Source document:
— START —

The ideal setup would have a firewall located between the machines and
router.  If you lock down the ports on the machine and just use it as a dumb
server you should be alright. The firewall comes in handy for blocking IP
spoofing and if your doing packet filtering for web (port 80)
vunerabilities.

Steve

----- Original Message -----
From: "Mark Stewart" <[EMAIL PROTECTED]>
To: "CF-Server" <[EMAIL PROTECTED]>
Sent: Thursday, December 13, 2001 11:00 AM
Subject: RE: Web Server location


> That's a good idea. Would a "good" configuration be behind a firewall
> anyway? I'm wondering how hosting companies do this.
>
> Mark
>
>
>
> -----Original Message-----
> From: Steve [mailto:[EMAIL PROTECTED]]
> Sent: Thursday, December 13, 2001 10:35 AM
> To: CF-Server
> Subject: Re: Web Server location
>
>
> Try taking the firewall down and testing. Even though your firewall is
> probably configured correctly it can slow down a single T1 greatly.
> Instead
> of a firewall you can just lock down the ports on the machine and
> multihone
> it if it needs domain access.
>
> Steve
>
> ----- Original Message -----
> From: "Mark Stewart" <[EMAIL PROTECTED]>
> To: "CF-Server" <[EMAIL PROTECTED]>
> Sent: Thursday, December 13, 2001 10:28 AM
> Subject: Web Server location
>
>
> > Good Morning All,
> >
> > I've got a couple odd problems and I'm all out of ideas as to where
> the
> > problem might lay.

— END —

Extracted information:
— START —

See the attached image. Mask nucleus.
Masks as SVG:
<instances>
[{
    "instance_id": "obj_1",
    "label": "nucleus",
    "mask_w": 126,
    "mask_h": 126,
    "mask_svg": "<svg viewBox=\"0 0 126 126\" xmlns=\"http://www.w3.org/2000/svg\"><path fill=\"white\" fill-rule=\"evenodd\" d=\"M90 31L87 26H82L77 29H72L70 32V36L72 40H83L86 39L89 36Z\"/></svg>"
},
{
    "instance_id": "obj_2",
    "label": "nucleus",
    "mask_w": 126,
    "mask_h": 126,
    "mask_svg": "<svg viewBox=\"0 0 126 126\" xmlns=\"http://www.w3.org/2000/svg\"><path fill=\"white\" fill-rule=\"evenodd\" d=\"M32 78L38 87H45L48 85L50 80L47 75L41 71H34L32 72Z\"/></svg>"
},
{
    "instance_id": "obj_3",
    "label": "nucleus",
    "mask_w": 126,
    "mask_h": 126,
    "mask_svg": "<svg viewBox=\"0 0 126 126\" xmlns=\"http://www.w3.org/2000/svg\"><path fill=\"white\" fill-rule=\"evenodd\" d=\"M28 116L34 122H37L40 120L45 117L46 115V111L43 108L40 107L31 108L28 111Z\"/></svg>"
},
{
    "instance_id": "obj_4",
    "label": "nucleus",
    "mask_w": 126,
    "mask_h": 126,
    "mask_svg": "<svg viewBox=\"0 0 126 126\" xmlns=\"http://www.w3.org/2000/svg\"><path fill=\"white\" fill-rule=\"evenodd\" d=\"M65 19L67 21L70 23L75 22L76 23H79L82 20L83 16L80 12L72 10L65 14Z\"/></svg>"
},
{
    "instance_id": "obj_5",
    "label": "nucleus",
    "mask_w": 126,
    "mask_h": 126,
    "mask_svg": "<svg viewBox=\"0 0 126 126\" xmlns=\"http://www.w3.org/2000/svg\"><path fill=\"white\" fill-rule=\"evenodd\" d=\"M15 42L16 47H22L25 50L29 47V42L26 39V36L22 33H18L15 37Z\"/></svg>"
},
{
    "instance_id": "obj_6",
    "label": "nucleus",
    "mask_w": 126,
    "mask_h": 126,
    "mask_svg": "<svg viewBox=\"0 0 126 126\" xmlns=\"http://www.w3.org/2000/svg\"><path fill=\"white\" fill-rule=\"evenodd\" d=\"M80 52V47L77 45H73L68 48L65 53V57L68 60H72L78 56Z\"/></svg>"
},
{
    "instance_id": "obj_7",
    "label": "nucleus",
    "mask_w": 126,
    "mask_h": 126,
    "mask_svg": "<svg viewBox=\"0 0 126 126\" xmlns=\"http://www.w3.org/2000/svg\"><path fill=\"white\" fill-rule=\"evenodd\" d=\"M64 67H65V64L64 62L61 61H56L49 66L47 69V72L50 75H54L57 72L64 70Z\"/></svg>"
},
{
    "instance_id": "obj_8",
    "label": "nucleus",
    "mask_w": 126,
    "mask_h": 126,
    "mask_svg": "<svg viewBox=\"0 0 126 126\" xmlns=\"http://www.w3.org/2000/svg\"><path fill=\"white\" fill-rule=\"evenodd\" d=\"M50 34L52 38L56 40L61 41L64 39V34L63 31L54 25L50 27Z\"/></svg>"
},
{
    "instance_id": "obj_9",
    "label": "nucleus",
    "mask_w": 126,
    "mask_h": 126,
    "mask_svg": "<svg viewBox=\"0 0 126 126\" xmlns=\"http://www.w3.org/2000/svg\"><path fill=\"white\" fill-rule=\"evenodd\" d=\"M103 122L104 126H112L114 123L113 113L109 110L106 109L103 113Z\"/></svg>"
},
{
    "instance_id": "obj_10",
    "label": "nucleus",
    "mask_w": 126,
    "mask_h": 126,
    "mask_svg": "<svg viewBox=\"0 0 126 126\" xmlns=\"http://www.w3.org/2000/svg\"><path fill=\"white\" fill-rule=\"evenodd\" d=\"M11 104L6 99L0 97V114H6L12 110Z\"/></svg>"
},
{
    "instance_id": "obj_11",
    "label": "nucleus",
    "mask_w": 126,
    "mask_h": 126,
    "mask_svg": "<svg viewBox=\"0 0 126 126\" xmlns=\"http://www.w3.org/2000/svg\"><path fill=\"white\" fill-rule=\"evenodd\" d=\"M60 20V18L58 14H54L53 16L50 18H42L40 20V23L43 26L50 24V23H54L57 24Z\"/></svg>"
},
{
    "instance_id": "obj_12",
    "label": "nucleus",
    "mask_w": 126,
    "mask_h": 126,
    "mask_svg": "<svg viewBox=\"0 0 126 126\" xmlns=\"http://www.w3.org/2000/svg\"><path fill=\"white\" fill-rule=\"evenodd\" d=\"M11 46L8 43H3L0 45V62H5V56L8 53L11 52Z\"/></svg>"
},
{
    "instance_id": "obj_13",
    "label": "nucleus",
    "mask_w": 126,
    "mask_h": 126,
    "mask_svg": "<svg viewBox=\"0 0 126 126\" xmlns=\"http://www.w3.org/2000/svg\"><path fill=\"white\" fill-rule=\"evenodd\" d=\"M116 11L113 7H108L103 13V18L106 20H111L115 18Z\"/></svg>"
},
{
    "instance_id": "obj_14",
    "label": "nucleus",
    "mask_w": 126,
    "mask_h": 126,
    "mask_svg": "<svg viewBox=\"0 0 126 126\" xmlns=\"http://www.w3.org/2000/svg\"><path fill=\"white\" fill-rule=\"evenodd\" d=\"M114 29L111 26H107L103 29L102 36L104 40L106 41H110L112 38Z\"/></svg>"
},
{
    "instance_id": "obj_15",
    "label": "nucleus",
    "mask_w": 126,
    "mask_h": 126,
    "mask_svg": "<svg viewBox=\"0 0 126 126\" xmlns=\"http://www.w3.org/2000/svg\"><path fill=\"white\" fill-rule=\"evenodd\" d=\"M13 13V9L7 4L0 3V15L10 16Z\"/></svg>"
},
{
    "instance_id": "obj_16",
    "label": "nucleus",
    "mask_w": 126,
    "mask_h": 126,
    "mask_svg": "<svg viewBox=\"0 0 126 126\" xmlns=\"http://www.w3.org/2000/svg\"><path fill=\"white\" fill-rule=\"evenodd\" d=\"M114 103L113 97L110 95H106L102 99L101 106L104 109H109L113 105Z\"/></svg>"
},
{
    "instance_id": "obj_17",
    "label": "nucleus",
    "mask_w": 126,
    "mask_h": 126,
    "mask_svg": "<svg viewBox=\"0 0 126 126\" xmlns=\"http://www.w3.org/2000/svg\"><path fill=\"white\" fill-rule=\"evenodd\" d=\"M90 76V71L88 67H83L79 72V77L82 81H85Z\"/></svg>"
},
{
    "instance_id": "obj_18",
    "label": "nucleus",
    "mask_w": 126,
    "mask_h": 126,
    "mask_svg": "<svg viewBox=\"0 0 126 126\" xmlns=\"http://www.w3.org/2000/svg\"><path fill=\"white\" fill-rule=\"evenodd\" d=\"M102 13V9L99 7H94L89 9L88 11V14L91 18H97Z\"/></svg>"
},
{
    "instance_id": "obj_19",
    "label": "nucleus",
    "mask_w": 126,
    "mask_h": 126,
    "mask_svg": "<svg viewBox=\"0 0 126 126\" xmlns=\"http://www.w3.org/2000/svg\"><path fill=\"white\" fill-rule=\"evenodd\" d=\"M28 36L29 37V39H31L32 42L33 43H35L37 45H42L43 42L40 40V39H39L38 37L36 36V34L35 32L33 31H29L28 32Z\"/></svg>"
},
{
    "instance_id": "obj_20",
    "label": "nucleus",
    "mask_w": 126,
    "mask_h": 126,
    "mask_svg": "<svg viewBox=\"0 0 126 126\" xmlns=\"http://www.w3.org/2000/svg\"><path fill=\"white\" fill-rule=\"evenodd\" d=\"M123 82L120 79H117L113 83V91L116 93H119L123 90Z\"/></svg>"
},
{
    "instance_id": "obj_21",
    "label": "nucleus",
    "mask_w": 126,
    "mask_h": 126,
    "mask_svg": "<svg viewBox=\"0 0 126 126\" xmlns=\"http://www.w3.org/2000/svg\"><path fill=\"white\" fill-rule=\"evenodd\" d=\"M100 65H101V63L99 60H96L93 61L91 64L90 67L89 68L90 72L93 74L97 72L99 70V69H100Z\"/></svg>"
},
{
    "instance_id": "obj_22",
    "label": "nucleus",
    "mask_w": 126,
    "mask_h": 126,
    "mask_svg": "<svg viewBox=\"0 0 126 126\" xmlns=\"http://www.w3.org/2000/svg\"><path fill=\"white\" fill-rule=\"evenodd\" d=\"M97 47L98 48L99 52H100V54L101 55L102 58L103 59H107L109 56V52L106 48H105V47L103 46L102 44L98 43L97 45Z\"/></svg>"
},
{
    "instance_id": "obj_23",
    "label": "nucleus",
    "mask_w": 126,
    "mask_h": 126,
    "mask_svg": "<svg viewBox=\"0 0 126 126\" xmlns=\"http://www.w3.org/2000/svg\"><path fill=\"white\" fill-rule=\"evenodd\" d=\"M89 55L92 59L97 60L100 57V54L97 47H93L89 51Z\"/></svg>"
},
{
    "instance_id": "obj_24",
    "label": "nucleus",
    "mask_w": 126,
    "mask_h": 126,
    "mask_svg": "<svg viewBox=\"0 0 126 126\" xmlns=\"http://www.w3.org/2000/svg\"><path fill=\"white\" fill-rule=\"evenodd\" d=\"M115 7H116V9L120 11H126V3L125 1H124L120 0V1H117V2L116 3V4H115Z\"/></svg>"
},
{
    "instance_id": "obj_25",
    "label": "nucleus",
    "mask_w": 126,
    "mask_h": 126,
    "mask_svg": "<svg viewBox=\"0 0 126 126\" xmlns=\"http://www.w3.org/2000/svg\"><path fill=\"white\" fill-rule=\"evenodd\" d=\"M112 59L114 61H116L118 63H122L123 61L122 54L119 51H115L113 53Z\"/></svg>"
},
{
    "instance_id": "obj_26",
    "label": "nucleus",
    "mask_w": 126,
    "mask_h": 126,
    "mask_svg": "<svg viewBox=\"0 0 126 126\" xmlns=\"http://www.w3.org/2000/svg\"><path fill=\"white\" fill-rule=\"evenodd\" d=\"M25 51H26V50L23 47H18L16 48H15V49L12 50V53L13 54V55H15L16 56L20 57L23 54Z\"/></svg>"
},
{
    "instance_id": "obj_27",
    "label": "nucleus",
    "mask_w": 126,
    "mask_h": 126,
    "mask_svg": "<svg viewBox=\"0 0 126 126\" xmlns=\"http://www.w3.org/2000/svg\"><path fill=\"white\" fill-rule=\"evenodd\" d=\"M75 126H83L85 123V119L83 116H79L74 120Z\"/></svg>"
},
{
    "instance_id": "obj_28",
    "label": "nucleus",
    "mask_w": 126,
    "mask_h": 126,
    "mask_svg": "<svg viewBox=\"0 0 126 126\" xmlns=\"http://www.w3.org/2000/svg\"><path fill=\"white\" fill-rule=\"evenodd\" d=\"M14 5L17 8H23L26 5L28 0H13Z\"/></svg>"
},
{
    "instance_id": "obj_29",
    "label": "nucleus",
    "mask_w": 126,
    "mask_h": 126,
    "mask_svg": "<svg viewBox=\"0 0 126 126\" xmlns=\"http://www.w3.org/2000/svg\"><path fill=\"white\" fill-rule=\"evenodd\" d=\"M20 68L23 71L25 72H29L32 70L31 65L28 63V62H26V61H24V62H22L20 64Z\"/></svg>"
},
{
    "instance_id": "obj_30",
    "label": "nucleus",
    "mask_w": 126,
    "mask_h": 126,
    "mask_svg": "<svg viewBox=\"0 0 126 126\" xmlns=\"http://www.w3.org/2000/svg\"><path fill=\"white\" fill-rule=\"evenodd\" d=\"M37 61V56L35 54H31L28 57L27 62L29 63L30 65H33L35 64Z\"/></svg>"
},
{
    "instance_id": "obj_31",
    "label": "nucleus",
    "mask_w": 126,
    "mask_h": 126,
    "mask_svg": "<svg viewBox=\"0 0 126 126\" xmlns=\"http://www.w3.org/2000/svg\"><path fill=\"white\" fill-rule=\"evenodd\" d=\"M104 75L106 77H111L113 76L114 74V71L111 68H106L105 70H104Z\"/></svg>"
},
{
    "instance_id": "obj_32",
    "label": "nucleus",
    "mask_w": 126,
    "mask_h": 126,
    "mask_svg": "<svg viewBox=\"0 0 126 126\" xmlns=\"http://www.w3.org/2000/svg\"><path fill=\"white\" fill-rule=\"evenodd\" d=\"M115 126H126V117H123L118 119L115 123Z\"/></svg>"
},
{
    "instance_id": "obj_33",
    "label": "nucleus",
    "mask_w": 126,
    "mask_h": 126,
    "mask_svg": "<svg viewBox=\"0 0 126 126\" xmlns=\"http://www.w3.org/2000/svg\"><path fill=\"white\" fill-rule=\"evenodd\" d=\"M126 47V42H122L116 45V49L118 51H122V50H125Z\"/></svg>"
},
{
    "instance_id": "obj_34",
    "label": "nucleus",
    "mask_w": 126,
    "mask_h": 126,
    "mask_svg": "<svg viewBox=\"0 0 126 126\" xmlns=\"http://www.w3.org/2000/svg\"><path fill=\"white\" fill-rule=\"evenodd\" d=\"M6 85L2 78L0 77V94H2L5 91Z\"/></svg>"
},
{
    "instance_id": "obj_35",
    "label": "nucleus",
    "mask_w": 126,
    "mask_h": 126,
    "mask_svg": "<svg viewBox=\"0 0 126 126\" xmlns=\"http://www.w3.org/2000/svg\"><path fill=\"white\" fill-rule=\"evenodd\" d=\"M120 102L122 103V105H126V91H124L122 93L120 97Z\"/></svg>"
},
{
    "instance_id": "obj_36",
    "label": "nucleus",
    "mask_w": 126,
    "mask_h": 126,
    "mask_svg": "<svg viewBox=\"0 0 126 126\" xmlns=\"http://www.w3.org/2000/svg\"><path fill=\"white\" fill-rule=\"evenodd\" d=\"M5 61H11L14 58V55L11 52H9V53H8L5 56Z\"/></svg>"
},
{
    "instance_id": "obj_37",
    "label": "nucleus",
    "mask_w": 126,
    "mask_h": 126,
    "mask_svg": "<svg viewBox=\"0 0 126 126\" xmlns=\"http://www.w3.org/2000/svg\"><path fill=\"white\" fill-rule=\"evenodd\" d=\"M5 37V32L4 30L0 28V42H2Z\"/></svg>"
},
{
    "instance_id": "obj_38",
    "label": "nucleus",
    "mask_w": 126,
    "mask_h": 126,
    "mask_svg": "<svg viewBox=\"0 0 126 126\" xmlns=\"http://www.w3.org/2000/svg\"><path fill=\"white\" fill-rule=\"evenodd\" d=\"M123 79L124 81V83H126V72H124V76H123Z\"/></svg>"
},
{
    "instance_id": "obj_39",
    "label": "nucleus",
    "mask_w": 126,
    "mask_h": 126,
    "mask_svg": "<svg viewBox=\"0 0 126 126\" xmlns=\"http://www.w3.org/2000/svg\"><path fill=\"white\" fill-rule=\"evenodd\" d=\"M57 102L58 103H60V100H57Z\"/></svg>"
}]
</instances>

— END —

Please reproduce the email thread word for word, everything from "The ideal setup" down to "vunerabilities.". The entries have nothing to do with the email thread.

The ideal setup would have a firewall located between the machines and
router.  If you lock down the ports on the machine and just use it as a dumb
server you should be alright. The firewall comes in handy for blocking IP
spoofing and if your doing packet filtering for web (port 80)
vunerabilities.